IOMMU Group 19 27:00.0 3D controller [0302]: NVIDIA Corporation GV100GL [Tesla V100 PCIe 16GB] [10de:1db4] (rev a1)
IOMMU Group 19 28:00.0 3D controller [0302]: NVIDIA Corporation GV100GL [Tesla V100 PCIe 16GB] [10de:1db4] (rev a1)
IOMMU Group 32 43:00.0 3D controller [0302]: NVIDIA Corporation GV100GL [Tesla V100 PCIe 16GB] [10de:1db4] (rev a1)
IOMMU Group 32 44:00.0 3D controller [0302]: NVIDIA Corporation GV100GL [Tesla V100 PCIe 16GB] [10de:1db4] (rev a1)
IOMMU Group 87 c3:00.0 3D controller [0302]: NVIDIA Corporation GV100GL [Tesla V100 PCIe 16GB] [10de:1db4] (rev a1)
IOMMU Group 87 c4:00.0 3D controller [0302]: NVIDIA Corporation GV100GL [Tesla V100 PCIe 16GB] [10de:1db4] (rev a1)

You can see above there are 3 IOMMU groups with one 2 GPUs each, but unfortunately the 3rd GPU (c3:00.0 and c4:00.0 ) is not detected by nvidia drivers, although they are able to attach to a VM, this might just be a software issue, I haven't had the time to look.

So in a nutshell, currently we can only run 2 concurrent VMs with GPUs

The PCI devices needs to be reshuffled because devices in the same IOMMU groups, can't be attached to different VMs at the same time.

Relevant links:

aktech commented 1 year ago

I have contacted Metrostar to schedule a call to shuffle GPU Cards.
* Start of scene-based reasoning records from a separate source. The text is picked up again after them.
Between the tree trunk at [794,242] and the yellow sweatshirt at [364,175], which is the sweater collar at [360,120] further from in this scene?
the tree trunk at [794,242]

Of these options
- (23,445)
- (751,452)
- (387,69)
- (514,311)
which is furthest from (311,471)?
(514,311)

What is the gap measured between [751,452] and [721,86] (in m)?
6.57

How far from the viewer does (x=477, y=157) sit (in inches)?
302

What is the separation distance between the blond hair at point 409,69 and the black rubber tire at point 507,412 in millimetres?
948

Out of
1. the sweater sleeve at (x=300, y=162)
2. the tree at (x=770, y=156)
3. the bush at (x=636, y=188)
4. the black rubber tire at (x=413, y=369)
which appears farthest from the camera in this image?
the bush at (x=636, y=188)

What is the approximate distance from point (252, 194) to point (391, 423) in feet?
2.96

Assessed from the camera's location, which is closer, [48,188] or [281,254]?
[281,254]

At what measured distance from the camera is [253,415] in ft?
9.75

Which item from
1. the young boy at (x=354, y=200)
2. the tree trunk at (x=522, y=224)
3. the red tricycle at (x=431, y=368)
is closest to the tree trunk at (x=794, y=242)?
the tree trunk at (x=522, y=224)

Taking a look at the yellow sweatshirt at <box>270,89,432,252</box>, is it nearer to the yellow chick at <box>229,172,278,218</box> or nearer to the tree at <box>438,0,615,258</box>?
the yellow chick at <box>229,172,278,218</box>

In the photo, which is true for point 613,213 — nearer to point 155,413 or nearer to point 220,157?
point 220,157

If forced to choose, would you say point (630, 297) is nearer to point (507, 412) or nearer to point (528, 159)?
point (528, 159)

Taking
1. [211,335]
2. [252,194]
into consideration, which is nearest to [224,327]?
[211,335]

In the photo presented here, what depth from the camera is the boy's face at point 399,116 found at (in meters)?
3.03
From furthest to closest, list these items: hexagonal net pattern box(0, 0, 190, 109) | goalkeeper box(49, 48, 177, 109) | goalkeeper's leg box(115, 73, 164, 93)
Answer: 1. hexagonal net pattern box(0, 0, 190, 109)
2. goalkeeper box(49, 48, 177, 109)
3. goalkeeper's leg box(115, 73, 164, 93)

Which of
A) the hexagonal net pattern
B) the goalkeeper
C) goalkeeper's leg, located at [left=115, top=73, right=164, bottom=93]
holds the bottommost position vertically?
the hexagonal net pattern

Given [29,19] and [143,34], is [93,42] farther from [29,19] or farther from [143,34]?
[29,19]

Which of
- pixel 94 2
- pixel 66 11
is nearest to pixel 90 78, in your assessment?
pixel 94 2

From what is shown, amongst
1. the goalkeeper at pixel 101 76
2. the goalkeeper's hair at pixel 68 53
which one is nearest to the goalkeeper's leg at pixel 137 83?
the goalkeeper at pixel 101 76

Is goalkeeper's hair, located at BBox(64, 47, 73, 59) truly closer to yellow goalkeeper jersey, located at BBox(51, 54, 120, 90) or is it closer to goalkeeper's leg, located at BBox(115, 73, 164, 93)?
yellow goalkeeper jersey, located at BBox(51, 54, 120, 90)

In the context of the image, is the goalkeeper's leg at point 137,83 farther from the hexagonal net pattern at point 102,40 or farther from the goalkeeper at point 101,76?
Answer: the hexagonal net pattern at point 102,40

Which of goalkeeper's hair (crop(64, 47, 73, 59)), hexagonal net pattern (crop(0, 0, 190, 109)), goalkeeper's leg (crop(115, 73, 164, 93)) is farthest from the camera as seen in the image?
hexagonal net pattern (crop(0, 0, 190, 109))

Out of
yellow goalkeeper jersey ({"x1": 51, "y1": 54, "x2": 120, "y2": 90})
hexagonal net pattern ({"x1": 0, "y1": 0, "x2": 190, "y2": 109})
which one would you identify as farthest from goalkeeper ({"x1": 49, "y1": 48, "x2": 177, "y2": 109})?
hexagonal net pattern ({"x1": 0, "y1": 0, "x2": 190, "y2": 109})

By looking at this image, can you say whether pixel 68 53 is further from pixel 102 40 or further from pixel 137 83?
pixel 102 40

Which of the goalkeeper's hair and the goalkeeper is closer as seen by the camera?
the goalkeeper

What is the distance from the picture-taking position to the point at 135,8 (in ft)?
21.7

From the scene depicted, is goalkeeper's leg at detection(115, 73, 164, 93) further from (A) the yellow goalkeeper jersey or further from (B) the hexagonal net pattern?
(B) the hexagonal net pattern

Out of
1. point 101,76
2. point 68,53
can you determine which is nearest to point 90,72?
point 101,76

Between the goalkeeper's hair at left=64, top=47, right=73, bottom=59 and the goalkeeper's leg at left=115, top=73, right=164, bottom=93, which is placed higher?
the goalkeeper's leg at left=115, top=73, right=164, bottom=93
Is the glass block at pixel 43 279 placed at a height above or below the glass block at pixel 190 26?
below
It is scheduled for: Thursday, January 26⋅7:30 – 8:15pm UTC

aktech commented 1 year ago

Outcome

We managed to create one more IOMMU group after reshuffling one of the GPUs:

$ lspci -nnk | grep -i  NVIDIA
27:00.0 3D controller [0302]: NVIDIA Corporation GV100GL [Tesla V100 PCIe 16GB] [10de:1db4] (rev a1)
    Subsystem: NVIDIA Corporation GV100GL [Tesla V100 PCIe 16GB] [10de:1214]
    Kernel modules: nvidiafb, nouveau
28:00.0 3D controller [0302]: NVIDIA Corporation GV100GL [Tesla V100 PCIe 16GB] [10de:1db4] (rev a1)
    Subsystem: NVIDIA Corporation GV100GL [Tesla V100 PCIe 16GB] [10de:1214]
    Kernel modules: nvidiafb, nouveau
44:00.0 3D controller [0302]: NVIDIA Corporation GV100GL [Tesla V100 PCIe 16GB] [10de:1db4] (rev a1)
    Subsystem: NVIDIA Corporation GV100GL [Tesla V100 PCIe 16GB] [10de:1214]
    Kernel modules: nvidiafb, nouveau
a3:00.0 3D controller [0302]: NVIDIA Corporation GV100GL [Tesla V100 PCIe 16GB] [10de:1db4] (rev a1)
    Subsystem: NVIDIA Corporation GV100GL [Tesla V100 PCIe 16GB] [10de:1214]
    Kernel modules: nvidiafb, nouveau
c3:00.0 3D controller [0302]: NVIDIA Corporation GV100GL [Tesla V100 PCIe 16GB] [10de:1db4] (rev a1)
    Subsystem: NVIDIA Corporation GV100GL [Tesla V100 PCIe 16GB] [10de:1214]
    Kernel modules: nvidiafb, nouveau
c4:00.0 3D controller [0302]: NVIDIA Corporation GV100GL [Tesla V100 PCIe 16GB] [10de:1db4] (rev a1)
    Subsystem: NVIDIA Corporation GV100GL [Tesla V100 PCIe 16GB] [10de:1214]
    Kernel modules: nvidiafb, nouveau
IOMMU Group 19 27:00.0 3D controller [0302]: NVIDIA Corporation GV100GL [Tesla V100 PCIe 16GB] [10de:1db4] (rev a1)
IOMMU Group 19 28:00.0 3D controller [0302]: NVIDIA Corporation GV100GL [Tesla V100 PCIe 16GB] [10de:1db4] (rev a1)
IOMMU Group 32 44:00.0 3D controller [0302]: NVIDIA Corporation GV100GL [Tesla V100 PCIe 16GB] [10de:1db4] (rev a1)
IOMMU Group 75 a3:00.0 3D controller [0302]: NVIDIA Corporation GV100GL [Tesla V100 PCIe 16GB] [10de:1db4] (rev a1)
IOMMU Group 87 c3:00.0 3D controller [0302]: NVIDIA Corporation GV100GL [Tesla V100 PCIe 16GB] [10de:1db4] (rev a1)
IOMMU Group 87 c4:00.0 3D controller [0302]: NVIDIA Corporation GV100GL [Tesla V100 PCIe 16GB] [10de:1db4] (rev a1)

So now we have 4 separate groups and upto 4 parallel VMs with GPUs can be created.